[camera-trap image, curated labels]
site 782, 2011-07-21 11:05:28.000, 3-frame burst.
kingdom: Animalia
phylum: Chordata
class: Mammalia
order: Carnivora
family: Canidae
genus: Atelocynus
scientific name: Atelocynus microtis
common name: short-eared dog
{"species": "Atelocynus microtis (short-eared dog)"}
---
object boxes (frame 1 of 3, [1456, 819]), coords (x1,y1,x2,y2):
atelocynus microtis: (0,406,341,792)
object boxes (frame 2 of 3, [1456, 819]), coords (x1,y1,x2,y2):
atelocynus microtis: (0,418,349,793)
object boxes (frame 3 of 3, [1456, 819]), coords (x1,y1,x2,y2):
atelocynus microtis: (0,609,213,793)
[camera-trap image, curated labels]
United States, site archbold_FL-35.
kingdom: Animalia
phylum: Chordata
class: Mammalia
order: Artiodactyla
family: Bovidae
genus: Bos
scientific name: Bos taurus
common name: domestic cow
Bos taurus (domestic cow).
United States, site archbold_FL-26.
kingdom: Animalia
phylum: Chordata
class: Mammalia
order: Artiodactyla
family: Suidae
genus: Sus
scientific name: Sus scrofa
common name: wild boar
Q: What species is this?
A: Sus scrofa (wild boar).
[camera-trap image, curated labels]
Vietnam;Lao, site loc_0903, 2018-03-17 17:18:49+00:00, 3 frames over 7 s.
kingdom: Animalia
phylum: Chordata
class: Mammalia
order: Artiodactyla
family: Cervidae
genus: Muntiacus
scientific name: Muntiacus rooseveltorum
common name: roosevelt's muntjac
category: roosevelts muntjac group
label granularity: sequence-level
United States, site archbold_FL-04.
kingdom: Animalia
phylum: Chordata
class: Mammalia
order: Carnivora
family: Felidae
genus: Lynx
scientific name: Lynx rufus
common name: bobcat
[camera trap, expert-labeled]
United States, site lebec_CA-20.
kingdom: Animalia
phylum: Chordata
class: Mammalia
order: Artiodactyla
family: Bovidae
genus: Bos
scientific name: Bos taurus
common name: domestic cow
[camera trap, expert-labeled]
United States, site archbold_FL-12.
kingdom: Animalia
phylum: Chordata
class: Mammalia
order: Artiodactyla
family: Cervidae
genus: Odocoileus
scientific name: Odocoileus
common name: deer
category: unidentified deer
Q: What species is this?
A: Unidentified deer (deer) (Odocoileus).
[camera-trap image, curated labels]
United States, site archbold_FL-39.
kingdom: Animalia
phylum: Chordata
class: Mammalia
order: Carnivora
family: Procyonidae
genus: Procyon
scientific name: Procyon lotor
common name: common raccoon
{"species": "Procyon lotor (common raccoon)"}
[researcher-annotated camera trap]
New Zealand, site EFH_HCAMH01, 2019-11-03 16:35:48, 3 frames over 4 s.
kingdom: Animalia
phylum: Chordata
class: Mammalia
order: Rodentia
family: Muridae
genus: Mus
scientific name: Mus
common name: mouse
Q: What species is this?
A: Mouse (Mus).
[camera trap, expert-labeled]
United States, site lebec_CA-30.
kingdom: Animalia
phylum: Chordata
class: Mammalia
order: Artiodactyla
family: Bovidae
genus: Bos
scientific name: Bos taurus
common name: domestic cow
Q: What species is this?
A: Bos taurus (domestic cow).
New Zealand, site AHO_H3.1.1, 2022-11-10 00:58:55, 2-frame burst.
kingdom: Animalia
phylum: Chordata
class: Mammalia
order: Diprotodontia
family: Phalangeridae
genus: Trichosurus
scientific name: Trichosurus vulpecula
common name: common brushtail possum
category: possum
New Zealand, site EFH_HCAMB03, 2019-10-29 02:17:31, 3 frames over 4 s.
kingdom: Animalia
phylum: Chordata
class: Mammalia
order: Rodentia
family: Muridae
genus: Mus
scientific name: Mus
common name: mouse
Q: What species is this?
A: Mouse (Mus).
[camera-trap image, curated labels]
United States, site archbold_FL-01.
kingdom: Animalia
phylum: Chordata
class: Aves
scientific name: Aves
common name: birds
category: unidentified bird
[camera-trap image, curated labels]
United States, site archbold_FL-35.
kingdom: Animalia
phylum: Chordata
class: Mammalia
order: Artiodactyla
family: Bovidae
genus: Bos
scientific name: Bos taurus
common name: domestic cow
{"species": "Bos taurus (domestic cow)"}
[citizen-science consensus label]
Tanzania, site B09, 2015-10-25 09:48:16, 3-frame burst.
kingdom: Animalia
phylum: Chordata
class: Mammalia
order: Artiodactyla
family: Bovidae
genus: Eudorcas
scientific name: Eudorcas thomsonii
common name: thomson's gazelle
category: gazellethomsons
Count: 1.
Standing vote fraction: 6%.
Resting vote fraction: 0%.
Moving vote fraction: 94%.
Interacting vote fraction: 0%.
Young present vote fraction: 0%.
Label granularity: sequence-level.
* * * * *
▶ [Aim of the exercise] Each line above must be printed exactly as it appears.

▶ [Output]
[camera-trap image, curated labels]
site 782, 2011-07-21 11:05:28.000, 3-frame burst.
kingdom: Animalia
phylum: Chordata
class: Mammalia
order: Carnivora
family: Canidae
genus: Atelocynus
scientific name: Atelocynus microtis
common name: short-eared dog
{"species": "Atelocynus microtis (short-eared dog)"}
---
object boxes (frame 1 of 3, [1456, 819]), coords (x1,y1,x2,y2):
atelocynus microtis: (0,406,341,792)
object boxes (frame 2 of 3, [1456, 819]), coords (x1,y1,x2,y2):
atelocynus microtis: (0,418,349,793)
object boxes (frame 3 of 3, [1456, 819]), coords (x1,y1,x2,y2):
atelocynus microtis: (0,609,213,793)
[camera-trap image, curated labels]
United States, site archbold_FL-35.
kingdom: Animalia
phylum: Chordata
class: Mammalia
order: Artiodactyla
family: Bovidae
genus: Bos
scientific name: Bos taurus
common name: domestic cow
Bos taurus (domestic cow).
United States, site archbold_FL-26.
kingdom: Animalia
phylum: Chordata
class: Mammalia
order: Artiodactyla
family: Suidae
genus: Sus
scientific name: Sus scrofa
common name: wild boar
Q: What species is this?
A: Sus scrofa (wild boar).
[camera-trap image, curated labels]
Vietnam;Lao, site loc_0903, 2018-03-17 17:18:49+00:00, 3 frames over 7 s.
kingdom: Animalia
phylum: Chordata
class: Mammalia
order: Artiodactyla
family: Cervidae
genus: Muntiacus
scientific name: Muntiacus rooseveltorum
common name: roosevelt's muntjac
category: roosevelts muntjac group
label granularity: sequence-level
United States, site archbold_FL-04.
kingdom: Animalia
phylum: Chordata
class: Mammalia
order: Carnivora
family: Felidae
genus: Lynx
scientific name: Lynx rufus
common name: bobcat
[camera trap, expert-labeled]
United States, site lebec_CA-20.
kingdom: Animalia
phylum: Chordata
class: Mammalia
order: Artiodactyla
family: Bovidae
genus: Bos
scientific name: Bos taurus
common name: domestic cow
[camera trap, expert-labeled]
United States, site archbold_FL-12.
kingdom: Animalia
phylum: Chordata
class: Mammalia
order: Artiodactyla
family: Cervidae
genus: Odocoileus
scientific name: Odocoileus
common name: deer
category: unidentified deer
Q: What species is this?
A: Unidentified deer (deer) (Odocoileus).
[camera-trap image, curated labels]
United States, site archbold_FL-39.
kingdom: Animalia
phylum: Chordata
class: Mammalia
order: Carnivora
family: Procyonidae
genus: Procyon
scientific name: Procyon lotor
common name: common raccoon
{"species": "Procyon lotor (common raccoon)"}
[researcher-annotated camera trap]
New Zealand, site EFH_HCAMH01, 2019-11-03 16:35:48, 3 frames over 4 s.
kingdom: Animalia
phylum: Chordata
class: Mammalia
order: Rodentia
family: Muridae
genus: Mus
scientific name: Mus
common name: mouse
Q: What species is this?
A: Mouse (Mus).
[camera trap, expert-labeled]
United States, site lebec_CA-30.
kingdom: Animalia
phylum: Chordata
class: Mammalia
order: Artiodactyla
family: Bovidae
genus: Bos
scientific name: Bos taurus
common name: domestic cow
Q: What species is this?
A: Bos taurus (domestic cow).
New Zealand, site AHO_H3.1.1, 2022-11-10 00:58:55, 2-frame burst.
kingdom: Animalia
phylum: Chordata
class: Mammalia
order: Diprotodontia
family: Phalangeridae
genus: Trichosurus
scientific name: Trichosurus vulpecula
common name: common brushtail possum
category: possum
New Zealand, site EFH_HCAMB03, 2019-10-29 02:17:31, 3 frames over 4 s.
kingdom: Animalia
phylum: Chordata
class: Mammalia
order: Rodentia
family: Muridae
genus: Mus
scientific name: Mus
common name: mouse
Q: What species is this?
A: Mouse (Mus).
[camera-trap image, curated labels]
United States, site archbold_FL-01.
kingdom: Animalia
phylum: Chordata
class: Aves
scientific name: Aves
common name: birds
category: unidentified bird
[camera-trap image, curated labels]
United States, site archbold_FL-35.
kingdom: Animalia
phylum: Chordata
class: Mammalia
order: Artiodactyla
family: Bovidae
genus: Bos
scientific name: Bos taurus
common name: domestic cow
{"species": "Bos taurus (domestic cow)"}
[citizen-science consensus label]
Tanzania, site B09, 2015-10-25 09:48:16, 3-frame burst.
kingdom: Animalia
phylum: Chordata
class: Mammalia
order: Artiodactyla
family: Bovidae
genus: Eudorcas
scientific name: Eudorcas thomsonii
common name: thomson's gazelle
category: gazellethomsons
Count: 1.
Standing vote fraction: 6%.
Resting vote fraction: 0%.
Moving vote fraction: 94%.
Interacting vote fraction: 0%.
Young present vote fraction: 0%.
Label granularity: sequence-level.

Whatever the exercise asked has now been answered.